Second, the studies are predominantly done on healthy males and lab animals. These test subjects are hardly representative of the population as a whole, and are completely inappropriate when children are involved. They do not represent the millions of people who have compromised immune systems, central nervous system disorders, or any host of other common underlying health problems found in the general population. Further, animal test subjects can’t report sub-clinical symptoms such as headache, vision disturbances, stomach upset, etc. that would indicate that a toxic effect is indeed taking place.

Thirdly, the studies generally last for a short duration, anywhere from a few hours to a few weeks. Over the short haul the body might be able to handle high doses of a chemical without it causing damage to body systems, but without tests conducted over the long haul it can’t be assumed that there is truly a threshold of exposure below which the body will never have a toxic response. Unfortunately, this assumption is made anyway.

Finally, the tests do not simulate typical exposures in a home environment where there may be complex mixtures of chemical pollutants in the air 24-hours a day. When a chemical product is used in the home it will evaporate and be dispersed into the air that is breathed by the members of the household. It may also adhere to the fibers of carpeting, curtains and bedding, as well as onto porous surfaces such as walls and ceilings. When multiple products are used around the home, the various chemical ingredients may interact to form new chemicals, or one chemical may make another chemical more potent in a phenomena called ‘synergism.’ In homes that are sealed so as to be more energy efficient, these chemicals may remain in the air for long periods of time… long enough that the product will probably be used again, thus adding more of the pollutant to the air.

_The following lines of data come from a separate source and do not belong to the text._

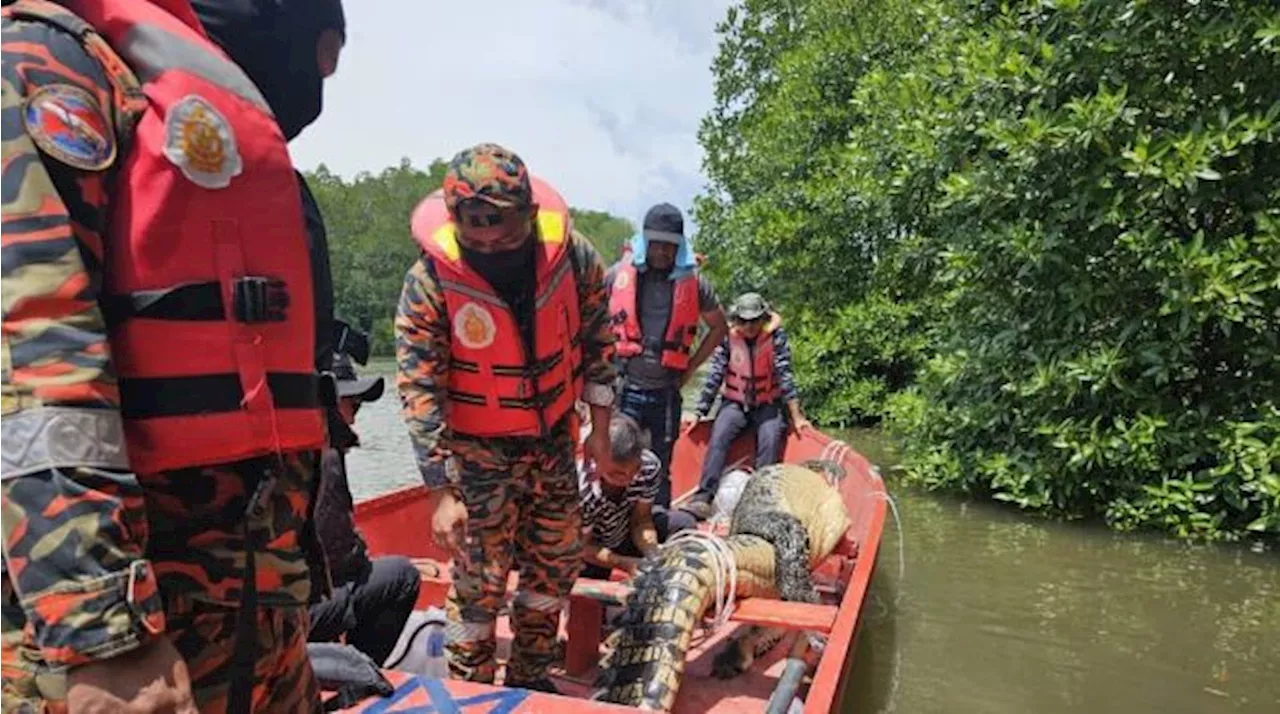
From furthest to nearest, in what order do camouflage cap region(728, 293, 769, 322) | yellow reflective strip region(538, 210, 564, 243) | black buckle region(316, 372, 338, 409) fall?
camouflage cap region(728, 293, 769, 322) → yellow reflective strip region(538, 210, 564, 243) → black buckle region(316, 372, 338, 409)

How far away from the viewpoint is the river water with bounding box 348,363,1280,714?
4727mm

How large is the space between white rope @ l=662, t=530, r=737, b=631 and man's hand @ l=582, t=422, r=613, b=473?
41 cm

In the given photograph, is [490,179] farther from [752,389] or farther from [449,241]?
[752,389]

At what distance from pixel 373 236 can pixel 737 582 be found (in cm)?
6478

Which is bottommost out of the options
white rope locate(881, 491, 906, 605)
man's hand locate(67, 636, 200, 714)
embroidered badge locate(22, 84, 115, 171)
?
white rope locate(881, 491, 906, 605)

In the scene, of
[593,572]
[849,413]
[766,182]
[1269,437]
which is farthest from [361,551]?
[766,182]

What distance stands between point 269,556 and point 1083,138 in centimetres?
670

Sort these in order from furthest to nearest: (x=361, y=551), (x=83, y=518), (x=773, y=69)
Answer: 1. (x=773, y=69)
2. (x=361, y=551)
3. (x=83, y=518)

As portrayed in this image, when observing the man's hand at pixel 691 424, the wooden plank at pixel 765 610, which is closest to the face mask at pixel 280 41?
the wooden plank at pixel 765 610

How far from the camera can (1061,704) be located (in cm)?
462

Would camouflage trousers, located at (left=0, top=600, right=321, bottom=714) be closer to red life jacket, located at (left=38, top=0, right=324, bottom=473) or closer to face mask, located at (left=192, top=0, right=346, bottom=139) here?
red life jacket, located at (left=38, top=0, right=324, bottom=473)

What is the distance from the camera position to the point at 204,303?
1.23m

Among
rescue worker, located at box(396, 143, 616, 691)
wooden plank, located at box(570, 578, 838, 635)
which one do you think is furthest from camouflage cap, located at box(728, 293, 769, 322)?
rescue worker, located at box(396, 143, 616, 691)

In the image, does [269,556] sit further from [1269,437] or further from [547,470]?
[1269,437]
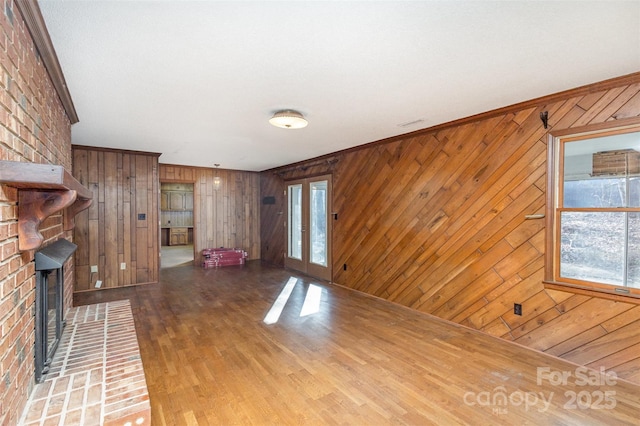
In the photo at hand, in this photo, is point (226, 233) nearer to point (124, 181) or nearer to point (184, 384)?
point (124, 181)

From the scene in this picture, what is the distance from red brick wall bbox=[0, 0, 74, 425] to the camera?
121 cm

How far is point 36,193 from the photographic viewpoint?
1.46m

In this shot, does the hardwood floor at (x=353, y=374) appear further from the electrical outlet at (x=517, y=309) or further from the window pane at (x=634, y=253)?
the window pane at (x=634, y=253)

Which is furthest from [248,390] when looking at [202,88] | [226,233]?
[226,233]

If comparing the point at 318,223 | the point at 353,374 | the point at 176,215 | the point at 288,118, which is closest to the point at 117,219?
the point at 318,223

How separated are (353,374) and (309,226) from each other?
3819 mm

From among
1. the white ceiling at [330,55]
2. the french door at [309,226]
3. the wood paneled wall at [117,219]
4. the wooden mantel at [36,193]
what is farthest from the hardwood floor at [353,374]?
the white ceiling at [330,55]

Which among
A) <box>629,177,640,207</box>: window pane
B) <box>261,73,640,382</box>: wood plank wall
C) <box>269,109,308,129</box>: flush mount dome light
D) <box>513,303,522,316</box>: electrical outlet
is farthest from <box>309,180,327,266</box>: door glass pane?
<box>629,177,640,207</box>: window pane

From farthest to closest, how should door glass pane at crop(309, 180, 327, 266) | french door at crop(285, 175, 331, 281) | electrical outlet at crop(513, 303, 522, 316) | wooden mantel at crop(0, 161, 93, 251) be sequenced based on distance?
door glass pane at crop(309, 180, 327, 266) → french door at crop(285, 175, 331, 281) → electrical outlet at crop(513, 303, 522, 316) → wooden mantel at crop(0, 161, 93, 251)

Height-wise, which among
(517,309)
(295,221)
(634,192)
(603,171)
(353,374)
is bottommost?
(353,374)

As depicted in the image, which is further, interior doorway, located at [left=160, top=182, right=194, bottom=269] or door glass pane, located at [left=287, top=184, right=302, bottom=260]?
interior doorway, located at [left=160, top=182, right=194, bottom=269]

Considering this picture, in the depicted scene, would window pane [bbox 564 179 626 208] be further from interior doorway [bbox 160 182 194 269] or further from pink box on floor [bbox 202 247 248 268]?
interior doorway [bbox 160 182 194 269]

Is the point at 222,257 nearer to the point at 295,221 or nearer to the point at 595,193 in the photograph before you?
the point at 295,221

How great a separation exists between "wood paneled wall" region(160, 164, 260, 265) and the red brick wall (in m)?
5.27
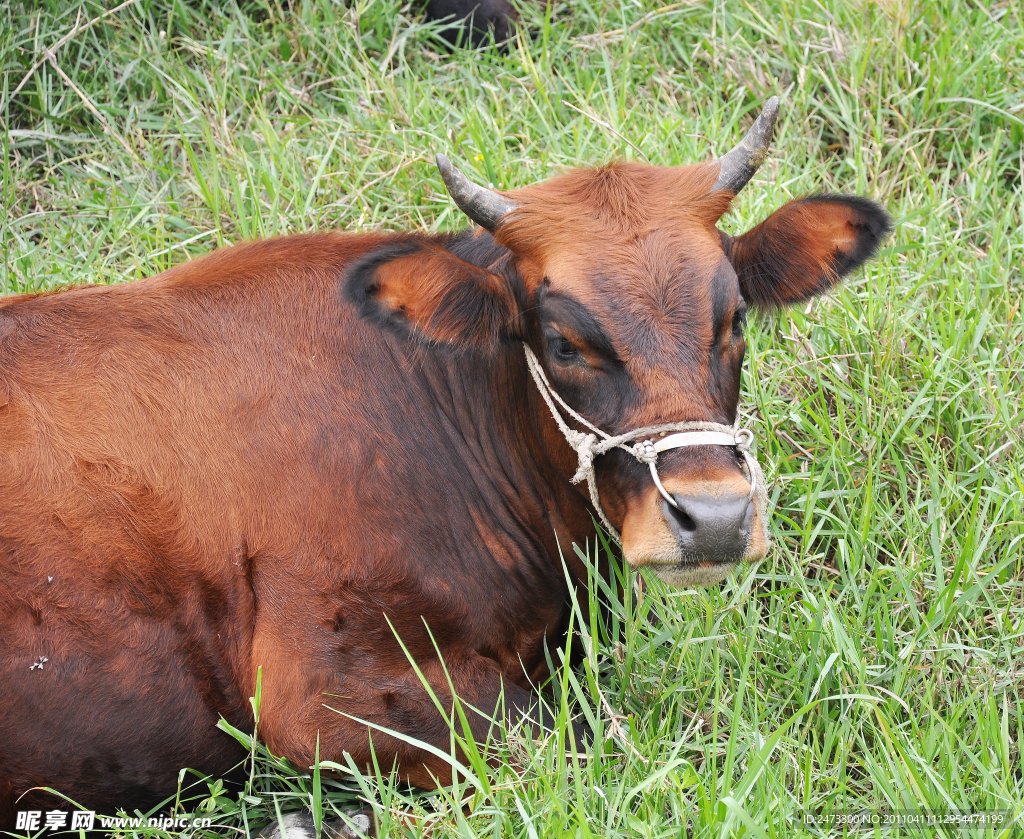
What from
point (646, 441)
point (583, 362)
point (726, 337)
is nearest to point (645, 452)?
point (646, 441)

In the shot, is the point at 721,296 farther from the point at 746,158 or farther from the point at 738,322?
the point at 746,158

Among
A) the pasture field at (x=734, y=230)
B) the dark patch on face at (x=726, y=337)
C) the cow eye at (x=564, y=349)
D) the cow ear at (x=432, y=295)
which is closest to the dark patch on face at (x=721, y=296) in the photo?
the dark patch on face at (x=726, y=337)

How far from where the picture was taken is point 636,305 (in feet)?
11.4

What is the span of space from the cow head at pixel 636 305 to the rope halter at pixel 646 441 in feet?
0.10

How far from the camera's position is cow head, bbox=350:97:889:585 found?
3.35 m

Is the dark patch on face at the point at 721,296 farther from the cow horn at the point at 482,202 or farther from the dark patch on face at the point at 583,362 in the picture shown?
the cow horn at the point at 482,202

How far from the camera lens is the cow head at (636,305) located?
3.35 metres

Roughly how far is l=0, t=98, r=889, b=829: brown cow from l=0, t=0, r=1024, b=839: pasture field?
375 millimetres

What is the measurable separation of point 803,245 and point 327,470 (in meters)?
2.07

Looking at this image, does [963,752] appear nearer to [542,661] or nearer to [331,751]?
[542,661]

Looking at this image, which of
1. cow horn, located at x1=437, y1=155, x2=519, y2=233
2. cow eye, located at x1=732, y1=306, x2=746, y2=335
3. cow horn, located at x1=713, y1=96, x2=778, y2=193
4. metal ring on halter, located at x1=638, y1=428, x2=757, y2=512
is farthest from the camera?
cow horn, located at x1=713, y1=96, x2=778, y2=193

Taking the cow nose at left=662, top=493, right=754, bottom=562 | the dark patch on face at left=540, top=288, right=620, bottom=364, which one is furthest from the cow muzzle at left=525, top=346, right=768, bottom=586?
the dark patch on face at left=540, top=288, right=620, bottom=364

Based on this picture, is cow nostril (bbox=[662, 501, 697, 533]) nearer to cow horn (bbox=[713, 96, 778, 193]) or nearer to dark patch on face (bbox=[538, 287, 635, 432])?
dark patch on face (bbox=[538, 287, 635, 432])

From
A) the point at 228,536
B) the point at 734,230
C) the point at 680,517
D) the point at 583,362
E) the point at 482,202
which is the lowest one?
the point at 228,536
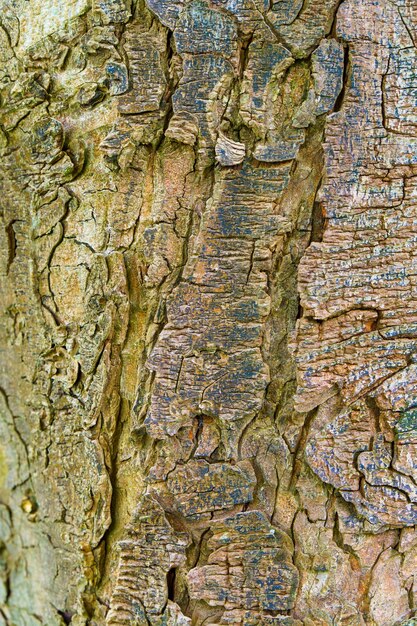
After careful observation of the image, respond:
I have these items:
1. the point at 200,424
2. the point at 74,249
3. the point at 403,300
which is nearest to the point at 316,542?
the point at 200,424

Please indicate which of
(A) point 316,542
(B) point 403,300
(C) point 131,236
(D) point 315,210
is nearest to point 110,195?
(C) point 131,236

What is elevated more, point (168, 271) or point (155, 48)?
point (155, 48)

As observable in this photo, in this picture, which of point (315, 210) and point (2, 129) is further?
point (2, 129)

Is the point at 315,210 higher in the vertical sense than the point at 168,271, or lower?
higher

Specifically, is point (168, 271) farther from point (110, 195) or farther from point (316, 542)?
point (316, 542)

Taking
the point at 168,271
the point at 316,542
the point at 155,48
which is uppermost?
the point at 155,48

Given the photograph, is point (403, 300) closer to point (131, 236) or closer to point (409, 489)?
point (409, 489)
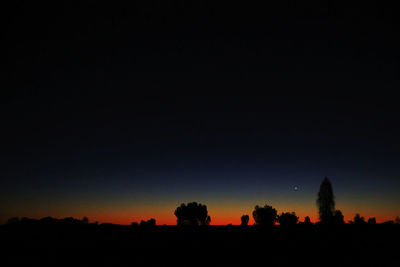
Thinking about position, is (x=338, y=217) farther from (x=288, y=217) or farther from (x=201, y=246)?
(x=201, y=246)

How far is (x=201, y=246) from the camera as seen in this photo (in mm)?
33188

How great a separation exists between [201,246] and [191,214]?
227 ft

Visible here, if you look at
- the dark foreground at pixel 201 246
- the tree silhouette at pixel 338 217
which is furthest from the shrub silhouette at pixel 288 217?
the dark foreground at pixel 201 246

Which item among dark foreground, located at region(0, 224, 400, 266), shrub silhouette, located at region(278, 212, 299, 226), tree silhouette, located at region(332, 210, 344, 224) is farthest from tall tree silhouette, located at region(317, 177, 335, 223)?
dark foreground, located at region(0, 224, 400, 266)

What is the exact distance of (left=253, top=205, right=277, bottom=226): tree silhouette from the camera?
98.9m

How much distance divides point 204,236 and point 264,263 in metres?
11.3

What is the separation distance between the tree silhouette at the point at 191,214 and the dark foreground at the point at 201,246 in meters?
60.9

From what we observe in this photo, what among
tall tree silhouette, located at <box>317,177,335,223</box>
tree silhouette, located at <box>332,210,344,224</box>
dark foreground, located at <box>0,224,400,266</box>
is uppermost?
tall tree silhouette, located at <box>317,177,335,223</box>

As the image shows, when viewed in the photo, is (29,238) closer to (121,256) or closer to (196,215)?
(121,256)

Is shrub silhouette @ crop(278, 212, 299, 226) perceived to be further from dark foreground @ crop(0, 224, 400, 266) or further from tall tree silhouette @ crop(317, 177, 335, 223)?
dark foreground @ crop(0, 224, 400, 266)

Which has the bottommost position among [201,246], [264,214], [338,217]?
[201,246]

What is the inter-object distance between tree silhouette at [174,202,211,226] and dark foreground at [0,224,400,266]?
6089cm

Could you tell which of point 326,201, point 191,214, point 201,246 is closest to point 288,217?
point 326,201

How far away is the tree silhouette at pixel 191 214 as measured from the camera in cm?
10044
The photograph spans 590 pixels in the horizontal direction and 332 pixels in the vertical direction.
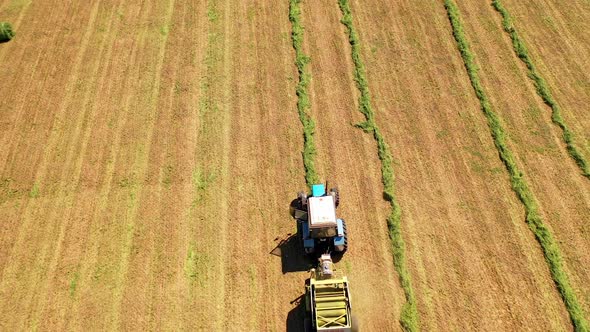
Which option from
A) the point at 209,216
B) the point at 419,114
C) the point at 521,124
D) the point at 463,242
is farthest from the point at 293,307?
the point at 521,124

So, because most typical home exposures are assumed to occur in isolation and fall below the NOEL range, consumer products containing toxic chemicals are allowed to be sold for use in the home with little or no instruction or warning labels to guide the consumer.

But are typical home exposures really below the NOEL level? When multiple products are used in the home, it is possible that the combination of products would exceed 'safe' exposure limits. Thus, it is very possible that these products might be contributing to the significant rise in asthma, allergies and neurological disorders (i.e. migraines, but also personality disorders such as depression) that has been occurring over the past few decades. 

Certainly it is known that the chemicals used in household products can cause or exacerbate these conditions when overexposures occur in the workplace, so the possibility that some more susceptible individuals might be adversely affected in the home environment should also be considered. 

Babies are certainly susceptible populations because their central nervous systems, their immune systems and their detoxification systems (i.e. liver, kidneys) continue to develop long after birth. Perhaps exposure to cleaning chemicals, fragrances, pesticides and other products are affecting our children in ways we can’t even imagine. Unfortunately, because these chemicals are environmental ‘stealth fighters,’ there will be no way for us to definitively determine that, for example, neurological disturbances (i.e. depression, rage, etc.) in an adolescent were the ultimate result of having a plug-in by the crib as a baby.

I have never been a confrontational person, so I have never really considered becoming one of those "in your face" activists. But somehow I must do what I can to get the message out that supposedly safe chemicals can poison. I can’t keep moving into the future knowing what I know and not making the effort to share my knowledge with others.

Wake up America… we can not continue to ransom our future generations for the convenience of green lawns, sweet smelling homes, and effortless cleaning. It is becoming apparent that we have no choice… We must stand up to corporate America and tell them to stop poisoning our bodies – and our minds. 

Please heed my words and use this website as a tool to become an informed consumer.  We owe at least that much to our children.